__Exercise directions__
Give back, unchanged, each line from the one containing "Observing the image at hand, of" through the last line of the entries below.

[begin Source material]

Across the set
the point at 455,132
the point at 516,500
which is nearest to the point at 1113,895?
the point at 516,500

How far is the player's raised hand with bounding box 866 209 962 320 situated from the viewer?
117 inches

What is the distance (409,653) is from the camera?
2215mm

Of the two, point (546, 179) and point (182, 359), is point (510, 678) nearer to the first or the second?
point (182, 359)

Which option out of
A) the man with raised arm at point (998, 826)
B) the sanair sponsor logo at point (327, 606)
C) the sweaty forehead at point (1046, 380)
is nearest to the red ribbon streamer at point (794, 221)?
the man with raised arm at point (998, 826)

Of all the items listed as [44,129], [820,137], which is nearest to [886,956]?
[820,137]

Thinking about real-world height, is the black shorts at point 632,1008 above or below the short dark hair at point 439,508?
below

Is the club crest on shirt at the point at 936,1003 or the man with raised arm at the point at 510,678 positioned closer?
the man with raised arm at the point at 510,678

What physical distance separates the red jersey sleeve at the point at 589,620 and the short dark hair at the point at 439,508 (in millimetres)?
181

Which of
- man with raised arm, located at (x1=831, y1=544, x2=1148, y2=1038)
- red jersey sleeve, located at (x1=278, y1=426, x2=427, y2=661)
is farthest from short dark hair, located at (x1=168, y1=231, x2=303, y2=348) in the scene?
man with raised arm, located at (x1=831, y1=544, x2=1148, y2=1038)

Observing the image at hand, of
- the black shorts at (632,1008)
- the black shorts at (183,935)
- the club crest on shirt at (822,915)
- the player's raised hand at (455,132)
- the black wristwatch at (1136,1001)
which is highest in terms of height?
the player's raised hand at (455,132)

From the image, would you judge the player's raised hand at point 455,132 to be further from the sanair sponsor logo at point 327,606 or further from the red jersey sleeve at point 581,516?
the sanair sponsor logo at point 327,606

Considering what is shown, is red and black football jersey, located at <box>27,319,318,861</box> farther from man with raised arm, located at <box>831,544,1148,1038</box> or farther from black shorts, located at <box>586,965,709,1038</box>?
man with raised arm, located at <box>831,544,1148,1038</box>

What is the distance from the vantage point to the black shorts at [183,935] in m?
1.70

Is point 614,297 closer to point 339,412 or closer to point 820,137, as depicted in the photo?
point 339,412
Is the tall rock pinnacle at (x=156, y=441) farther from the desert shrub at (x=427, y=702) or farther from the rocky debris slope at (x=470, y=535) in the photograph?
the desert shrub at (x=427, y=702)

[end Source material]

__Response to this exercise__
Observing the image at hand, of
- the black shorts at (632,1008)
- the black shorts at (183,935)
- the club crest on shirt at (822,915)
- the player's raised hand at (455,132)
- the black wristwatch at (1136,1001)
which is highest in terms of height?
the player's raised hand at (455,132)

From the image, would you judge the player's raised hand at point 455,132 to be further from the sanair sponsor logo at point 327,606 or further from the red jersey sleeve at point 581,516?
the sanair sponsor logo at point 327,606

Considering what is shown, is red and black football jersey, located at <box>27,319,318,861</box> farther from man with raised arm, located at <box>831,544,1148,1038</box> or farther from black shorts, located at <box>586,965,709,1038</box>?
man with raised arm, located at <box>831,544,1148,1038</box>

What is the distance from the vantage point to the black shorts at [183,935] in m?
1.70

Is point 614,297 closer to point 339,412 or closer to point 820,137, as depicted in the photo?
point 339,412
Is the tall rock pinnacle at (x=156, y=441) farther from the desert shrub at (x=427, y=702) or farther from the rocky debris slope at (x=470, y=535) in the photograph?
the desert shrub at (x=427, y=702)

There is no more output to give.